*DATA LINES:*

◇ ◇ ◇ ◇ ◇ ◇ ◇

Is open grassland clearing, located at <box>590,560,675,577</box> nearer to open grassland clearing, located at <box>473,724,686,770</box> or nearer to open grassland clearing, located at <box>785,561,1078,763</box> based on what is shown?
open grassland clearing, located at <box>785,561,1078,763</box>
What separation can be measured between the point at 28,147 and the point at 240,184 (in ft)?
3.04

◇ ◇ ◇ ◇ ◇ ◇ ◇

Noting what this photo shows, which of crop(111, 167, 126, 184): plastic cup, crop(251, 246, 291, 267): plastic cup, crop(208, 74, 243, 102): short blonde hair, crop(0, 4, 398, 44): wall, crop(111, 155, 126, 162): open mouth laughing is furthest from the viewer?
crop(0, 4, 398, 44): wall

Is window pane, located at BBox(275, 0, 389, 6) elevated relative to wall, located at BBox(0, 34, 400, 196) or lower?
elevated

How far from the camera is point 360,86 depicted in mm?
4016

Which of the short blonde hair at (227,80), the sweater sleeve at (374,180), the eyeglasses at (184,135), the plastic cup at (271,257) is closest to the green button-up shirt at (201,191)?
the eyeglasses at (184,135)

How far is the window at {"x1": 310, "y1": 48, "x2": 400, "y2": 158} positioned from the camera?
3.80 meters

◇ ◇ ◇ ◇ ◇ ◇ ◇

Please rewrite the records from the line containing "How far is the" through the line containing "3.80 meters", inclusive, as a numbered list, leaving out any blank lines.

*TASK RESULT:*
1. How far is the window at {"x1": 310, "y1": 48, "x2": 400, "y2": 158} positioned from the camera?
2. 3.80 meters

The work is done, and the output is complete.